S.P. : Agilauto, c’est en France, la capacité pour les agences des Caisses régionales du Crédit Agricole et de LCL, de louer en longue durée des voitures. Tant pour les particuliers que pour les entreprises et les professionnels. Je pense que la commercialisation par les agences va exploser. C’est également un énorme levier pour le marché de l’occasion. Aujourd’hui, vous avez sur le site agilauto.com l’une des plus grosses concessions digitales de France. Actuellement, plus de 10 000 voitures sont proposées en location, qu’elles soient neuves ou d’occasion. Pour l’instant, les véhicules sont sourcés par des tiers. Mais si demain, nous voulons réinjecter nos retours de LLD ou de LOA, nous pourrons le faire et élargir cette offre. En 2024, notre point d’action se portera d’ailleurs sur notre capacité à faire du remarketing.

 

J.A. : N’est-ce pas une forme de concurrence avec les sites de vos propres partenaires ?

S.P. : Aujourd’hui dans le secteur automobile, tout le monde est à un moment ou un autre concurrent de tout le monde. C’est la réalité. Je ne vois pas de concurrence frontale. Le marché est tellement ouvert que c’est in fine le client qui choisit. Lorsqu’un marché est aussi ouvert, personne ne peut vous dire que vous êtes en concurrence. On ne gagne pas en fermant ce marché.

 

J.A. : Est-ce que des captives de constructeurs pourraient être en danger ?

S.P. : Le critère est très simple. Est-ce que vous avez dans une captive de taille moyenne les moyens de gérer plus de dix pays et du digital performant ? Si la réponse est oui, il n’y a pas de raison que vous ne surviviez pas. Sinon, il faut s’allier avec quelqu’un d’autre. La technologie, l’outil digital et de gestion informatique sont des sujets centraux. Et avec la compression des marges, la rentabilité va baisser. Aujourd’hui, celle-ci est encore très importante. Mais demain avec les nouveaux défis de la technologie et de la digitalisation, des risques peuvent survenir. N’oublions pas qu’une vingtaine de nouvelles marques arrivent ou vont arriver sur le marché européen dans les deux ans à venir : GM qui revient, Gac avec Aion, Vinfast, Fisker, BYD…

 

J.A. : Comment évoluent les marges actuellement ?

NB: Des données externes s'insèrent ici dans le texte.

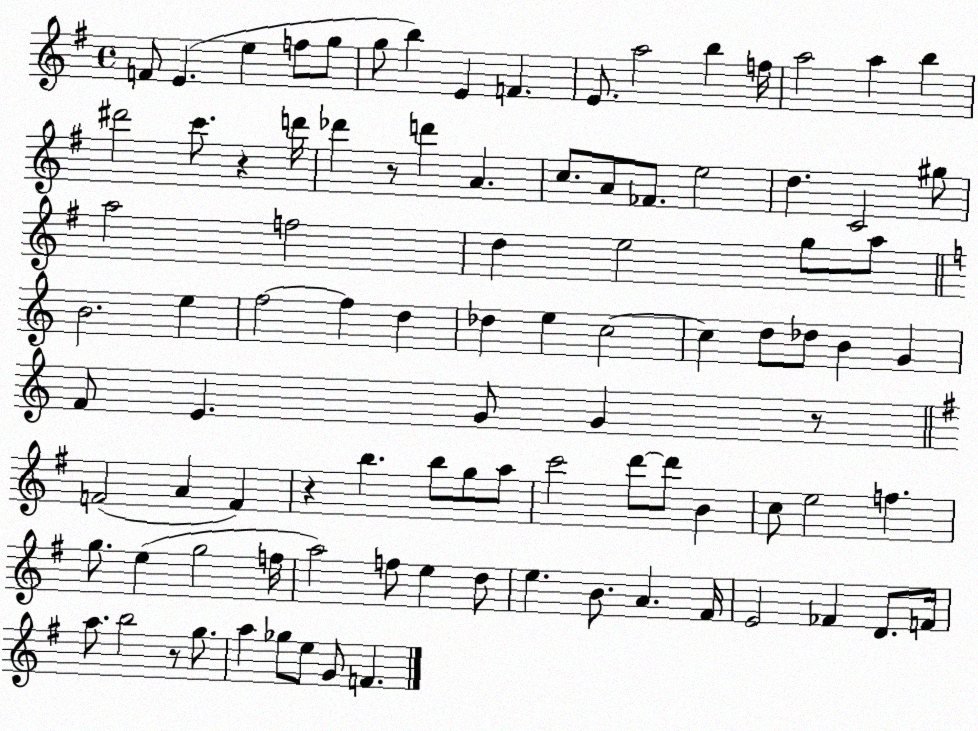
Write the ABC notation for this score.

X:1
T:Untitled
M:4/4
L:1/4
K:G
F/2 E e f/2 g/2 g/2 b E F E/2 a2 b f/4 a2 a b ^d'2 c'/2 z d'/4 _d' z/2 d' A c/2 A/2 _F/2 e2 d C2 ^g/2 a2 f2 d e2 g/2 a/2 B2 e f2 f d _d e c2 c d/2 _d/2 B G F/2 E G/2 G z/2 F2 A F z b b/2 g/2 a/2 c'2 d'/2 d'/2 B c/2 e2 f g/2 e g2 f/4 a2 f/2 e d/2 e B/2 A ^F/4 E2 _F D/2 F/4 a/2 b2 z/2 g/2 a _g/2 e/2 G/2 F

S.P. : Les marges sur la LOA et la LLD ont été préservées et comme les taux de refinancement se stabilisent, l’avenir est plus vert que rouge. Sur les financements plus traditionnels, c’est plus compliqué. C’est pour une de ces raisons que notre accord avec Stellantis, qui porte sur la LLD, est si pertinent. Après, il faut toujours être vigilants sur les conditions de marché, à ne jamais sous-estimer les concurrents. Nous sommes toujours dans une gestion avec une grande agilité de l’entreprise et un soutien des salariés. Chez CACF, 85 % des plus de 10 000 salariés adhèrent et soutiennent notre stratégie. C’est une grande force.

 

A lire aussi : Leasys, nouveau géant européen de la LLD

 

J.A. : Avez-vous renégocié vos accords avec les distributeurs ?

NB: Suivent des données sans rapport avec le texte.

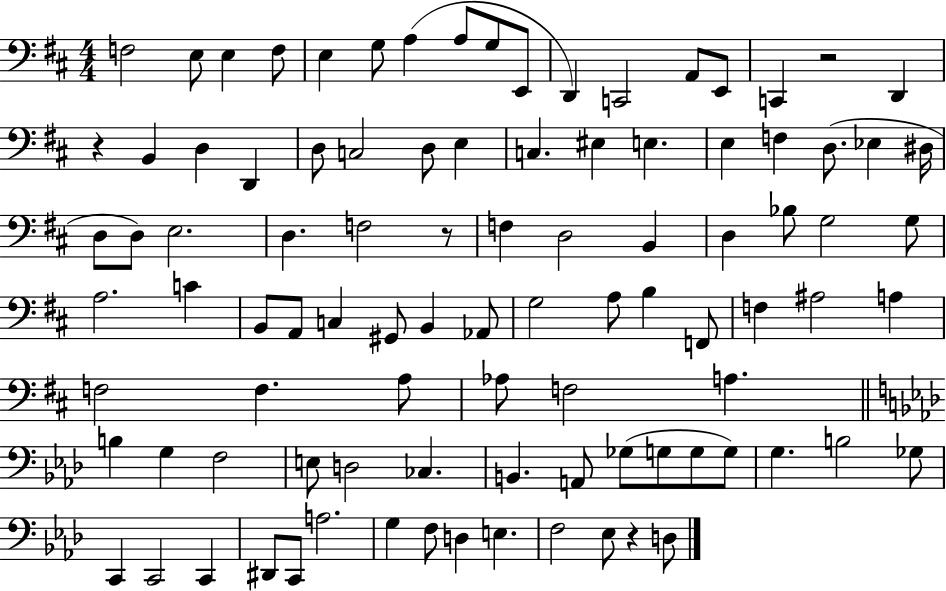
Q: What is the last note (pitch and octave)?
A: D3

S.P. : Nous n’avons rien renégocié sauf dans le domaine du courtage. Une très grande partie de nos financements se font sous forme de location au sens large et sont moins soumis à la pression des marges. Pour faire simple, et pour les particuliers et les entreprises : 60 % des financements ont recours à la location dont 50 % en LLD. Pour les particuliers seuls, 55 % des financements concernent la location dont 10 % la LLD. Mais cette dernière progresse vite, de l’ordre de 20 % par an. Et les crédits traditionnels baissent de 15 % par an. Et comme nous savions que la LOA allait entrer un jour ou l’autre dans le champ de la directive sur le crédit à la consommation, nous avons déjà commencé à pousser la LLD. Toutes ces actions sont au service de notre objectif principal : devenir leader de la mobilité verte en Europe.